EXERCISE OBJECTIVE - Without any of their pictures, return all of the records exactly.

DATA FOR PROCESSING -
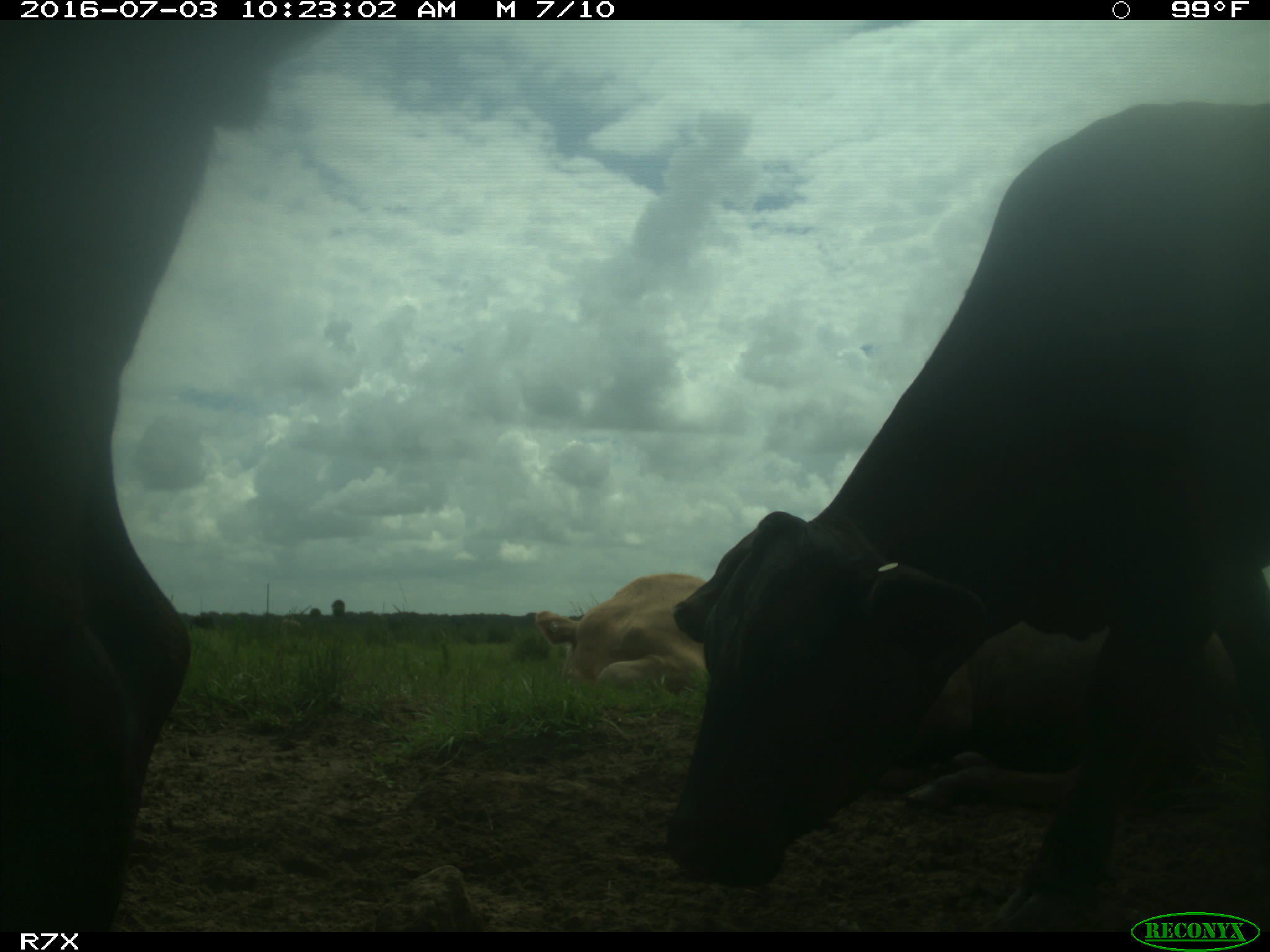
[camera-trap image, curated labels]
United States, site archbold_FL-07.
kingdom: Animalia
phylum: Chordata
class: Mammalia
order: Artiodactyla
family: Bovidae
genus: Bos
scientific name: Bos taurus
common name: domestic cow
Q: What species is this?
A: Bos taurus (domestic cow).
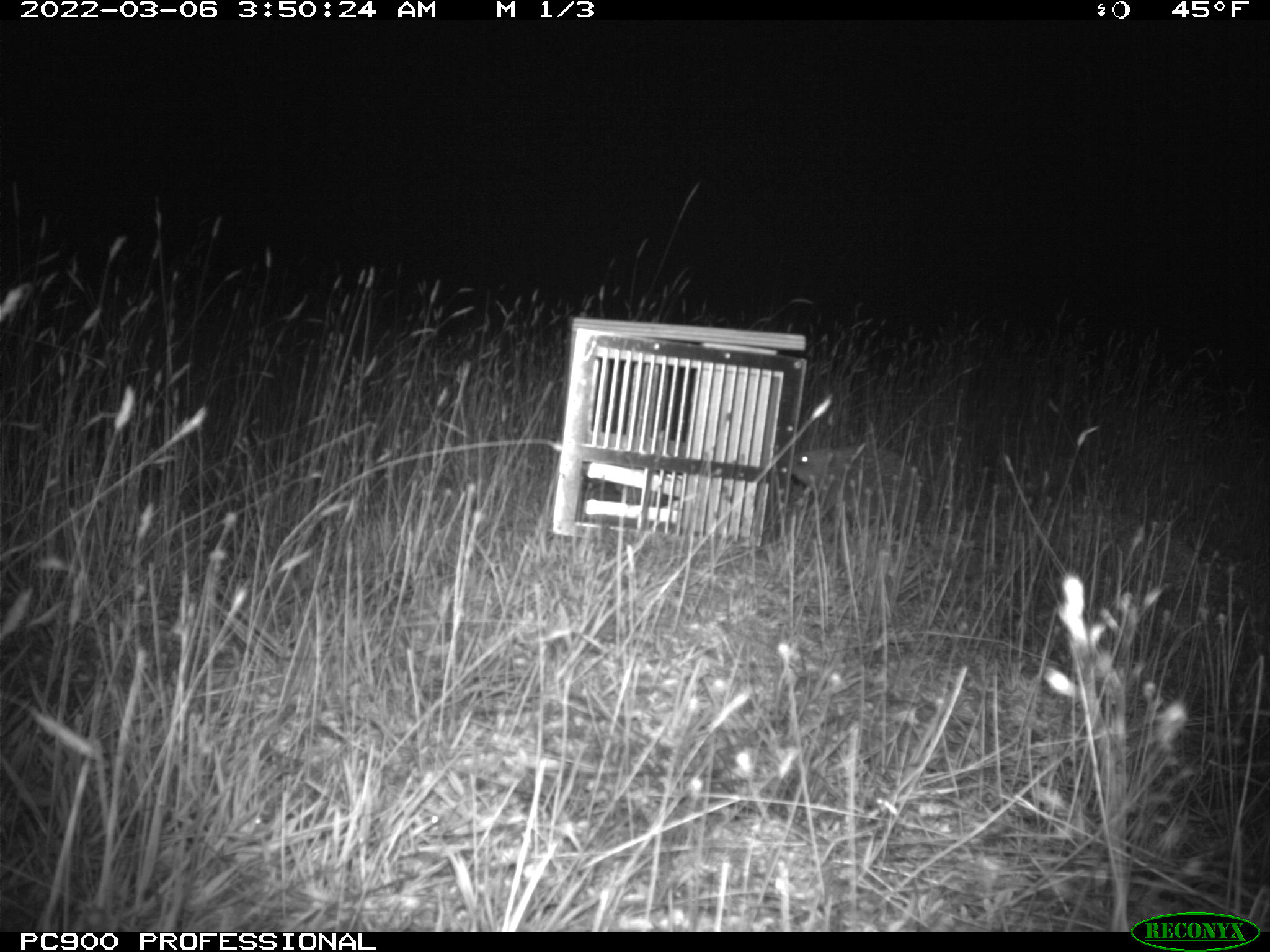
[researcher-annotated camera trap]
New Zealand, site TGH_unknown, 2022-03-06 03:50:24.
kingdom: Animalia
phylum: Chordata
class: Mammalia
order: Eulipotyphla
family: Erinaceidae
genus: Erinaceus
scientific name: Erinaceus europaeus europaeus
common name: european hedgehog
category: hedgehog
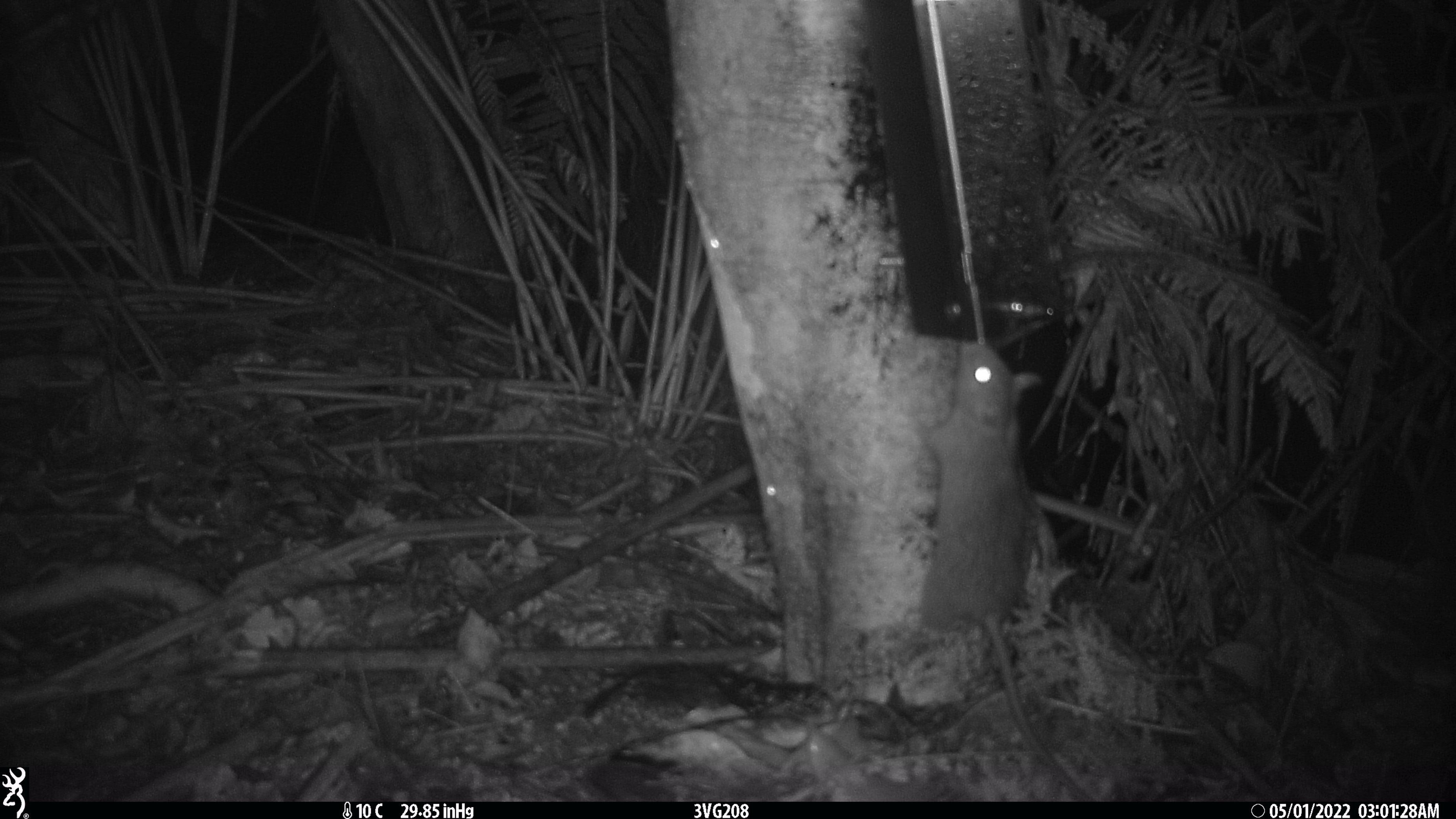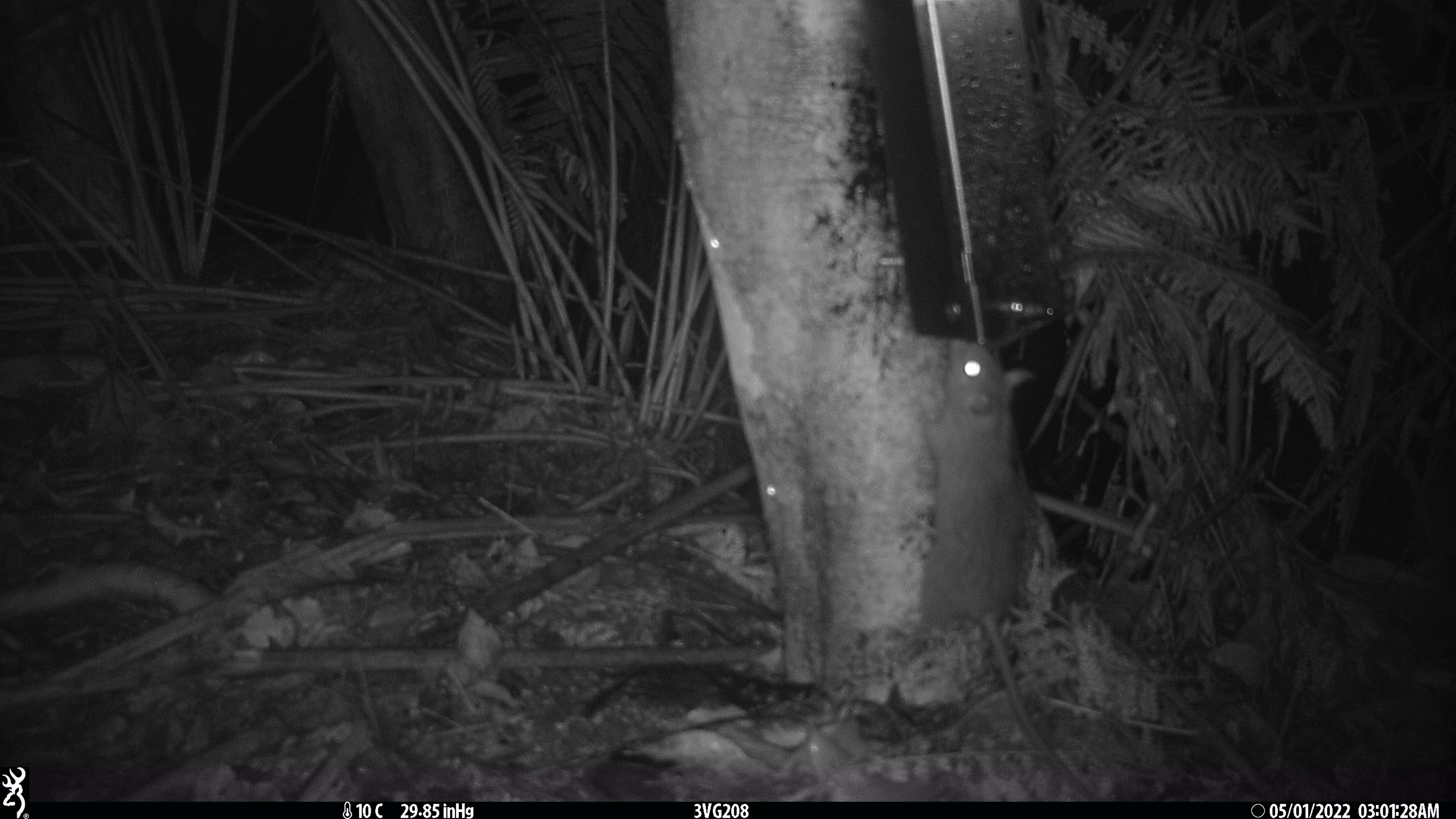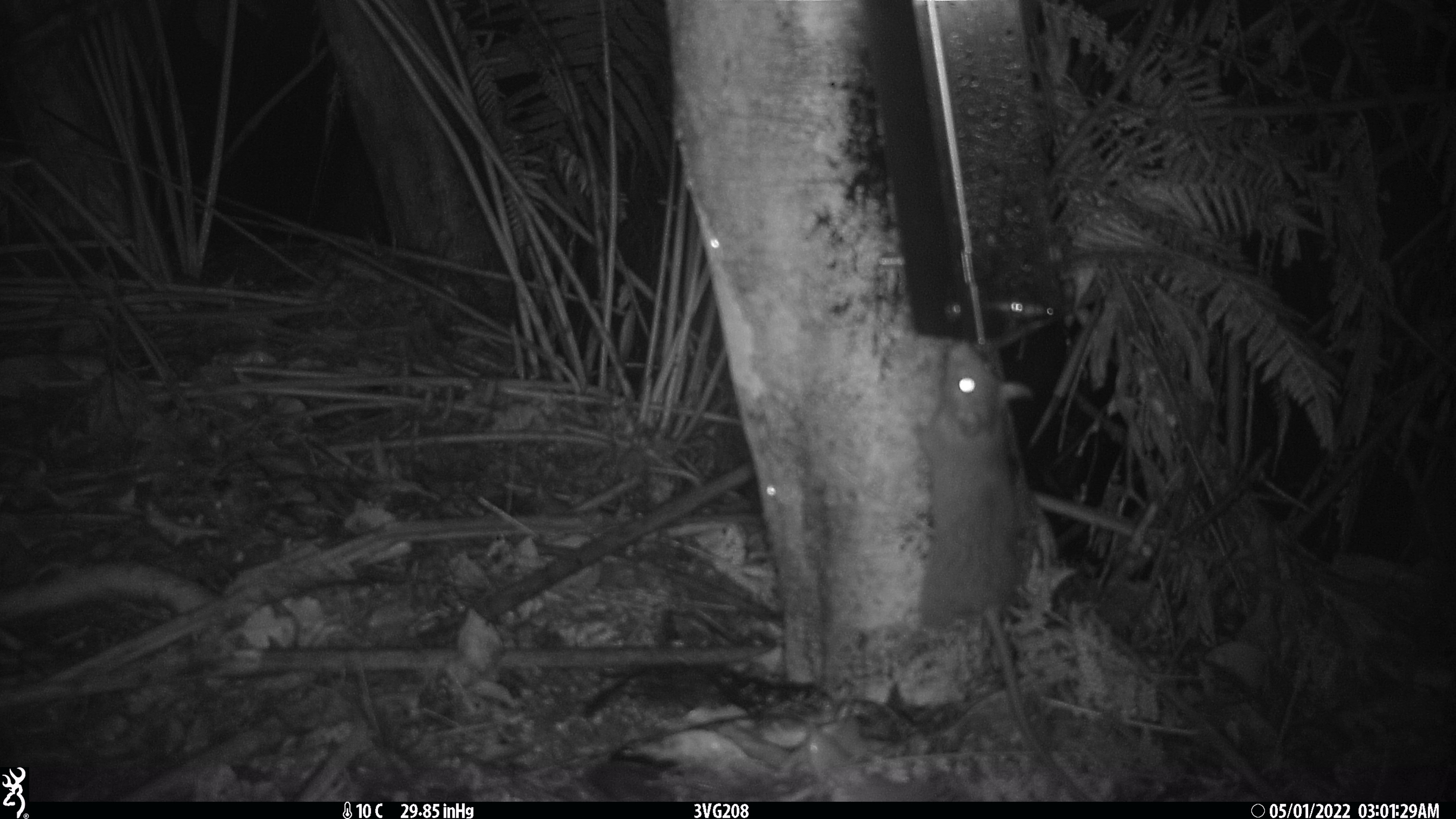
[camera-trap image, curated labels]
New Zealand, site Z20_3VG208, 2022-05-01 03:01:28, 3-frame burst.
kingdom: Animalia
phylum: Chordata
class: Mammalia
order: Rodentia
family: Muridae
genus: Rattus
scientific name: Rattus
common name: rat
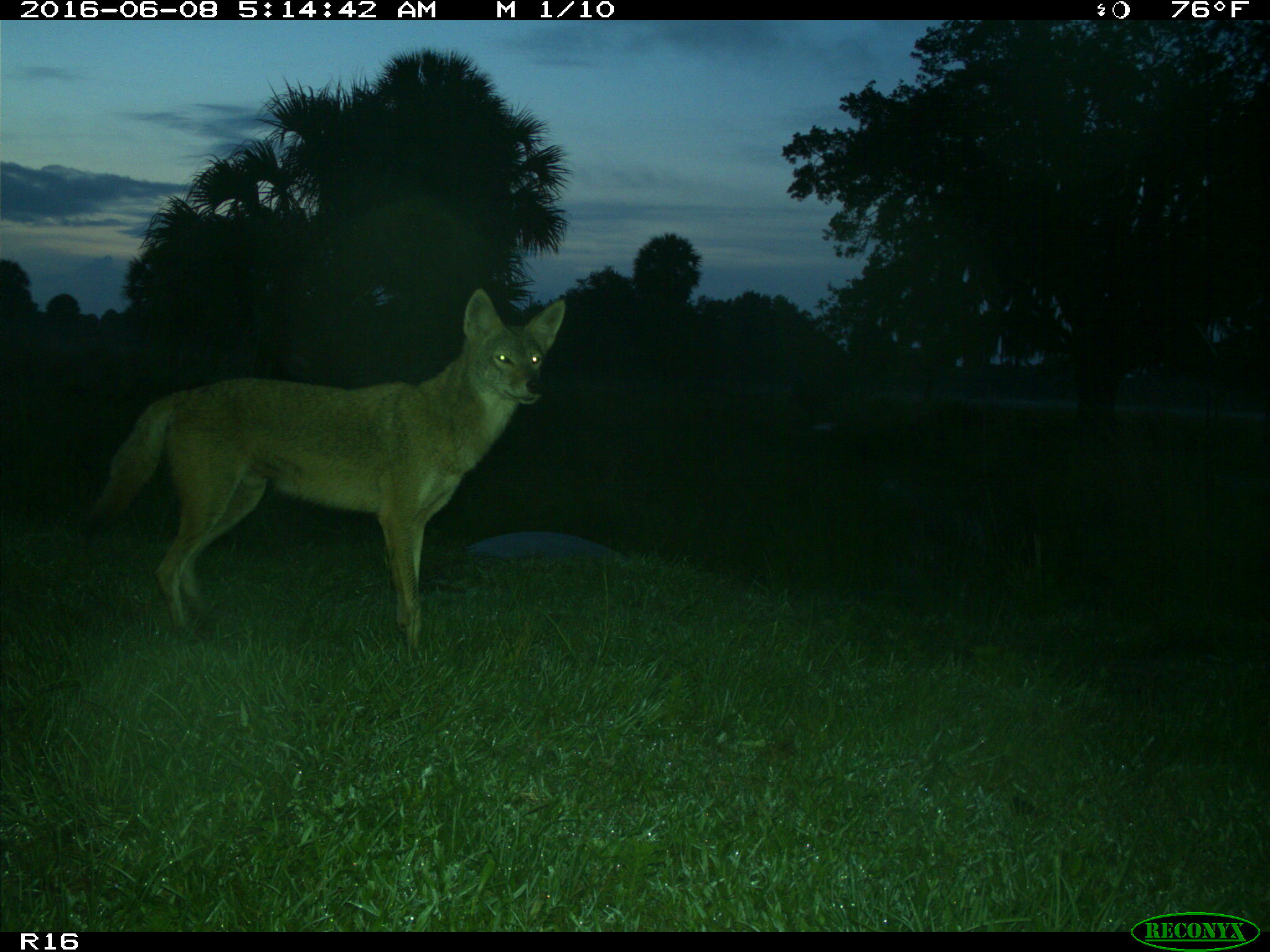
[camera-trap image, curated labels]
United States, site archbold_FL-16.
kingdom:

WRITTEN ANSWER -
[camera-trap image, curated labels]
United States, site archbold_FL-07.
kingdom: Animalia
phylum: Chordata
class: Mammalia
order: Artiodactyla
family: Bovidae
genus: Bos
scientific name: Bos taurus
common name: domestic cow
Q: What species is this?
A: Bos taurus (domestic cow).
[researcher-annotated camera trap]
New Zealand, site TGH_unknown, 2022-03-06 03:50:24.
kingdom: Animalia
phylum: Chordata
class: Mammalia
order: Eulipotyphla
family: Erinaceidae
genus: Erinaceus
scientific name: Erinaceus europaeus europaeus
common name: european hedgehog
category: hedgehog
[camera-trap image, curated labels]
New Zealand, site Z20_3VG208, 2022-05-01 03:01:28, 3-frame burst.
kingdom: Animalia
phylum: Chordata
class: Mammalia
order: Rodentia
family: Muridae
genus: Rattus
scientific name: Rattus
common name: rat
[camera-trap image, curated labels]
United States, site archbold_FL-16.
kingdom:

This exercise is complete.